Self-Editing for Fiction Writers: How to Edit Yourself into Print by Renni Browne
My rating: 4 of 5 stars
Self-Editing for Fiction Writers got recommended on the Facebook group for the Northwest Independent Writer’s Association, of which I am a member. So I decided to check it out. By and large, I’m glad I did. I’ve now written and released five novels, and I’ve worked with a couple of different editors. And a lot of what I see in this book lines up pretty well with what my best editorial experiences have taught me about my own writing.
Because yes–whether you’re planning on querying to traditional publishers or going indie, your work will require an edit pass. Probably multiple edit passes. And if you can’t afford to hire your own editor, and/or you don’t have handy immediate friends with editing skills in your social circle, you will have to do that editing yourself. This text could do you well as a how-to guide for tackling the job.
Here are some of the things the book discusses that I’ve learned about in my own editorial experiences: minimizing dialogue tags, and when you actually do need one, it’s okay to use ‘said’, really; minimizing use of dialect for effect, and techniques to capture the cadence of a character’s accent without making him or her unreadable; using action beats instead of dialogue tags to convey who’s speaking, and how; and all the various ways to think about handling point of view.
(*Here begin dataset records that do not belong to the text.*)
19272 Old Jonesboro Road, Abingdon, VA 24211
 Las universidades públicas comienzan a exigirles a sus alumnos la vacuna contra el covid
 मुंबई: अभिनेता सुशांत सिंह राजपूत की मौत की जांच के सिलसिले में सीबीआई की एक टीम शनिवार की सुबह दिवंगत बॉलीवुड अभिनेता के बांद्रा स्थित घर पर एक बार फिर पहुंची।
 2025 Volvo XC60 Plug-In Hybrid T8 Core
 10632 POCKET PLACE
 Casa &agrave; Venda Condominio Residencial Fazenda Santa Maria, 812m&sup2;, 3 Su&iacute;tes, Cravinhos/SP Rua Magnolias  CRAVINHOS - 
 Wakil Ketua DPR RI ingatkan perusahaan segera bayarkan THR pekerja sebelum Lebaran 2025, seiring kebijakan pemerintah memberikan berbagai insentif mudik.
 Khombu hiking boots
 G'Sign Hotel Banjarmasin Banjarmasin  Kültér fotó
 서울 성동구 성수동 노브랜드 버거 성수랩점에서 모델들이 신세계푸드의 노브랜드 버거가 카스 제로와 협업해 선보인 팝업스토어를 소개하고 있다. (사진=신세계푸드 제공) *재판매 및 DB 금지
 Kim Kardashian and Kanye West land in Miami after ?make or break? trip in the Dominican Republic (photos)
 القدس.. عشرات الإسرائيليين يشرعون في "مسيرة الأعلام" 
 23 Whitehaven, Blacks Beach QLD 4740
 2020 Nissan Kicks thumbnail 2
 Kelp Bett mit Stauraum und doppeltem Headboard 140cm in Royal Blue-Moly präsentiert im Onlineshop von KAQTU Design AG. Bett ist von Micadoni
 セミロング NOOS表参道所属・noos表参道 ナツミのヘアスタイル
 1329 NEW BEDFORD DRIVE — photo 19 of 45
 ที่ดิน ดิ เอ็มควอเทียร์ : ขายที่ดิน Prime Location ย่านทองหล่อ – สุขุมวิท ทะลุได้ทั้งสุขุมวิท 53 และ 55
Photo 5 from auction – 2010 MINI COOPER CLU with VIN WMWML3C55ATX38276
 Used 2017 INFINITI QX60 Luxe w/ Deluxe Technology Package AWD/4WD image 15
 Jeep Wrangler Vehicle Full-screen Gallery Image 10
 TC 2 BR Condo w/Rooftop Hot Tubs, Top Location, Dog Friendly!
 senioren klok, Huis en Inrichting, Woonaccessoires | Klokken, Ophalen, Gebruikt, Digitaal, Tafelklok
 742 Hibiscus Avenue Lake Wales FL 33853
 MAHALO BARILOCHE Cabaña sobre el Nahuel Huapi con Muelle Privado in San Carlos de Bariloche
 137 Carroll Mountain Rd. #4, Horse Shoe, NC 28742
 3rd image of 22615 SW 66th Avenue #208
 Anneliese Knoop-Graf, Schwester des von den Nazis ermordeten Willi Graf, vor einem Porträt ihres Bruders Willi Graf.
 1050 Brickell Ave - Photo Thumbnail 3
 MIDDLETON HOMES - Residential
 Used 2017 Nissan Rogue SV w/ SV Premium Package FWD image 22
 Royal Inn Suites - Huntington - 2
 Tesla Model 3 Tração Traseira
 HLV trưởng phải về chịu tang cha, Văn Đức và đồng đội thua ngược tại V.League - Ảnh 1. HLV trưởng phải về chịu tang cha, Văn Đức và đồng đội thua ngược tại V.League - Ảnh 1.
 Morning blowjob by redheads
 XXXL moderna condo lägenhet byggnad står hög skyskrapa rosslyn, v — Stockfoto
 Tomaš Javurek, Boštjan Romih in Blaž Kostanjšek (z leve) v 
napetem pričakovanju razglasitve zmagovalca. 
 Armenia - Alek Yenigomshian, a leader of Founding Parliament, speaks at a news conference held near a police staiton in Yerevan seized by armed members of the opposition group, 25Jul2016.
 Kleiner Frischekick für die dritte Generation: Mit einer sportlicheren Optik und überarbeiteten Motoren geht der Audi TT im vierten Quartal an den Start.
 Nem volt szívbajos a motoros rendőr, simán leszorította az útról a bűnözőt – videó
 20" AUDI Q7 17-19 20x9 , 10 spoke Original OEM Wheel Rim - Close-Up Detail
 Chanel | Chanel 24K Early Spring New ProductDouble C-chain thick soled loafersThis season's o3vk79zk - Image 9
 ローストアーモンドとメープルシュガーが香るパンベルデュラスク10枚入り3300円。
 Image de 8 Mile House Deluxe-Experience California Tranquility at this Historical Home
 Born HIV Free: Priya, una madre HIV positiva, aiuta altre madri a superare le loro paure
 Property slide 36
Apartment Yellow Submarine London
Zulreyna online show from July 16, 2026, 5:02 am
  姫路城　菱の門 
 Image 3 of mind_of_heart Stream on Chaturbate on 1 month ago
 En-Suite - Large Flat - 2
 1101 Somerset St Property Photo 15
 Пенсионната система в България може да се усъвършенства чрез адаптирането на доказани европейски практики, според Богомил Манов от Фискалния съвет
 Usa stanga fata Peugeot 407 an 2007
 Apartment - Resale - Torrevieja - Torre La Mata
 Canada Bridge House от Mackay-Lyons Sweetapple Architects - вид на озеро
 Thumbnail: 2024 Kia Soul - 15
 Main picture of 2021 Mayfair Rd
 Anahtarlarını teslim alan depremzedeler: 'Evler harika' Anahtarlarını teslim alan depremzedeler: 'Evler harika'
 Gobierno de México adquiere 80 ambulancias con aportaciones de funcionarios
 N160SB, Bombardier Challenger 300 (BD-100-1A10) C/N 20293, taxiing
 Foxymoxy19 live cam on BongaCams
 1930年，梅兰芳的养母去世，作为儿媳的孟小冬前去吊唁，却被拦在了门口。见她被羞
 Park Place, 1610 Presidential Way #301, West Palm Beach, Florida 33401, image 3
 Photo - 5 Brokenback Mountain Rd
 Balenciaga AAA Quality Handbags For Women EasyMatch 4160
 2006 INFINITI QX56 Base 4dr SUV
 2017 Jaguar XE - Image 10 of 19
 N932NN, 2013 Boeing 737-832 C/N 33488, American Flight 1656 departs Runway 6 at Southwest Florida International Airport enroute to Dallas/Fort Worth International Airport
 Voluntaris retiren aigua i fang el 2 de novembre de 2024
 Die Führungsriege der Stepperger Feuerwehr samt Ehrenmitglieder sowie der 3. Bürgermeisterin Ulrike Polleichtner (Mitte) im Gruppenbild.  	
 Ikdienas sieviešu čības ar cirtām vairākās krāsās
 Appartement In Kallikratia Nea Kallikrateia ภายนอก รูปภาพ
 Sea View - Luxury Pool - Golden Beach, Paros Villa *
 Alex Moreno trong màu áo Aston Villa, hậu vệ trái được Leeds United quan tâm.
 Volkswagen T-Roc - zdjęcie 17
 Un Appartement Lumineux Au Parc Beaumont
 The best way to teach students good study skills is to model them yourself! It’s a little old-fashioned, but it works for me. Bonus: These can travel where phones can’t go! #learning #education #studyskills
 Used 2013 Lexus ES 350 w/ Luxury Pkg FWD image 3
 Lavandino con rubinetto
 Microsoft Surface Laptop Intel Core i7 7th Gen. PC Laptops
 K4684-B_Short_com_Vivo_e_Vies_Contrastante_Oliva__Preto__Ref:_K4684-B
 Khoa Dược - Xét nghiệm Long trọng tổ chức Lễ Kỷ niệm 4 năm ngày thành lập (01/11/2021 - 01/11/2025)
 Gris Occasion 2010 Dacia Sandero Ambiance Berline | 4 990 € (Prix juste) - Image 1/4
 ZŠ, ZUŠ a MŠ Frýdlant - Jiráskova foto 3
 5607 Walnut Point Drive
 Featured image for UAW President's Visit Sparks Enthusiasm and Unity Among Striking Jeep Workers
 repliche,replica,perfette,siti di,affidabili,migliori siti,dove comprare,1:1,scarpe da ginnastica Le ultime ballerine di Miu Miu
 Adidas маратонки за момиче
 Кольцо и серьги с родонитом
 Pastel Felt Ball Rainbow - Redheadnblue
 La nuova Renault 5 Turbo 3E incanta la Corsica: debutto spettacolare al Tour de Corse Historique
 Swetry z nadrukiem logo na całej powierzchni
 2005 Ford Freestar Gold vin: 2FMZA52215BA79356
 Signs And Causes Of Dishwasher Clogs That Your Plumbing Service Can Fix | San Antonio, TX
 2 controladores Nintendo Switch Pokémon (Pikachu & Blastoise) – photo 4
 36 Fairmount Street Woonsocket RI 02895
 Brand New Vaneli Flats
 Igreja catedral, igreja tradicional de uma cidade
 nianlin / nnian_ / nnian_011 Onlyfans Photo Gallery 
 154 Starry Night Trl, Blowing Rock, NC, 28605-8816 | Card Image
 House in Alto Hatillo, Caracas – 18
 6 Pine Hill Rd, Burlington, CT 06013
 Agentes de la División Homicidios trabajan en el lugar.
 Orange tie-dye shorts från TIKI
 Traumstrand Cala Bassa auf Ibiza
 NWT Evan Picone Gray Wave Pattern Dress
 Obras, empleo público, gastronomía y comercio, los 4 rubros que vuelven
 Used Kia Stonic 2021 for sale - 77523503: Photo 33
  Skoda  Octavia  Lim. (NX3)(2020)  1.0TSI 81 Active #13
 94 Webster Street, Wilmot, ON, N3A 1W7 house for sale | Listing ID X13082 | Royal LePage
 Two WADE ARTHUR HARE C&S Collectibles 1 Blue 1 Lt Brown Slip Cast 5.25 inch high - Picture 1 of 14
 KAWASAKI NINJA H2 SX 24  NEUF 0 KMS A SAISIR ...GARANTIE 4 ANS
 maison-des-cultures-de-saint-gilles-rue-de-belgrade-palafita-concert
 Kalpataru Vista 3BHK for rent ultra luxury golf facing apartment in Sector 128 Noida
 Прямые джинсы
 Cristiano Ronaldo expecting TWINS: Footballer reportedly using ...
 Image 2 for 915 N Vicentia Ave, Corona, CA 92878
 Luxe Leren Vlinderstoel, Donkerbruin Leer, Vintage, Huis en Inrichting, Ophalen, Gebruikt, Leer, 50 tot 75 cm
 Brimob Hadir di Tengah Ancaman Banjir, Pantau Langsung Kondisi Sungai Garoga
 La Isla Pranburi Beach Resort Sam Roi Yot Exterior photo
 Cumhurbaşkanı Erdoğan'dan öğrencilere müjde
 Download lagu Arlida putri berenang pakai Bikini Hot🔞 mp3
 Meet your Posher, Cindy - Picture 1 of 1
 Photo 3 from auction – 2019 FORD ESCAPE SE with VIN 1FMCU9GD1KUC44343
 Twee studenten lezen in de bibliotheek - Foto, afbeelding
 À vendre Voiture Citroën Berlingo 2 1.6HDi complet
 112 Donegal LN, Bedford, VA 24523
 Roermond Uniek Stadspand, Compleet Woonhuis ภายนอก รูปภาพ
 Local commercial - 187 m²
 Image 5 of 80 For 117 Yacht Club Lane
There are a lot of exercises in the various chapters as well, on which you can practice. I skipped those, just because I’ve actually gotten in a fair amount of editing practice at this point, working with my own stuff. But if you haven’t edited yourself or someone else’s work before, you might try those and see how valuable they are for you. Me, I’ll be buying myself a copy of this for reference, now that I’ve read the library checkout copy. Four stars.